Limitations & Future Work

  1. Restricted to financial time series: Cross-domain experiments (medical/energy) indicate that VTA's reasoning advantage relies on the inherently interpretable signals of financial technical indicators; on general time-series data, the approach degrades to simple trend extrapolation.
  2. Short-horizon forecasting: \(T=T'=10\) covers only short-term trading scenarios; the effectiveness of long-horizon forecasting remains unvalidated.
  3. Alignment between reasoning and forecasting: Conditioning uses only simple attributes (max/min/mean); richer information within the reasoning chain (trend direction, indicator signals) is not fully exploited.
  4. Fixed guidance scale: \(s=0.1\) indicates that the model relies primarily on the backbone in practice, and the actual contribution of reasoning guidance is relatively small.
  5. Computational cost: The multi-stage RL + LLM reasoning + time-series backbone joint training pipeline entails considerable resource consumption.
  6. Base model selection: Only three LLM bases are tested (Llama-3.1-8B, Qwen-2.5-3B/7B); larger-scale models remain unexplored.
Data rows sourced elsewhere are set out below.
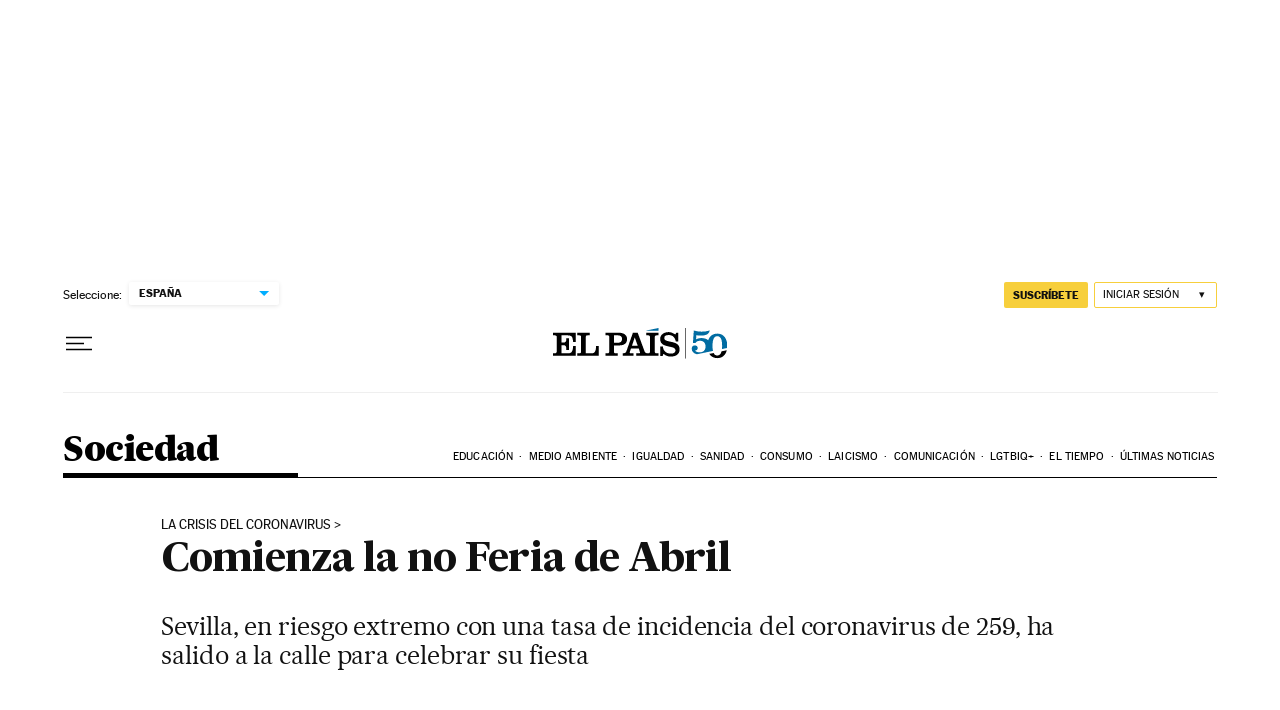

--- FILE ---
content_type: application/javascript; charset=utf-8
request_url: https://fundingchoicesmessages.google.com/f/AGSKWxWB-ar4U5ClkYJi6VcSbtsiaRYwn2ilx3sDaf4ZM6UQ1W2QlbA9PWc0yUmlnEU6iuZtfPpelwFMAtVxYgtp453Nc06CirScBLS2UPwThruck3WduGBetZTBliZcKBWDOM0SEP1FcHeF2CW8F_J4XyW_4h7BvIm4CtiNOppWQD_mMYCfkP7UtoD9IhKn/_/adv_server./banner.ca?/momsads./layer-ad./siteadvert.
body_size: -1290
content:
window['d3c80f7b-6ebb-46b1-b33a-7407ae2fc90c'] = true;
Direction Representative Work Distinction from VTA
Financial LLMs Fin-R1, FinMem, SEP Analyze textual reports/news; do not process price time series
Time-series LLMs Time-LLM, CALF Modify embedding space; lose language reasoning capability
Time-series reasoning TimeCAP Relies on external auxiliary data; produces only classification labels
LLM time-series reasoning Merrill et al. Identifies poor zero-shot TS reasoning in LLMs; VTA addresses this via RL fine-tuning
Reasoning optimization DeepSeek-R1, GRPO VTA adapts GRPO into Time-GRPO with an inverse MSE reward

Rating

  • Novelty: ⭐⭐⭐⭐ — Combining RL-based reasoning optimization (GRPO) with time-series forecasting, and transferring Classifier-Free Guidance to time-series conditioning, are genuinely novel contributions.
  • Experimental Thoroughness: ⭐⭐⭐⭐⭐ — Four datasets, 14+ baselines, ablation studies, expert evaluations, portfolio validation, and cross-domain generalization analysis constitute an exceptionally comprehensive evaluation.
  • Writing Quality: ⭐⭐⭐⭐ — Well-structured, with well-motivated problem formulation and rich figures and tables.
  • Value: ⭐⭐⭐⭐ — Interpretable financial forecasting offers direct practical value to practitioners; Sharpe Ratio validation confirms real investment potential.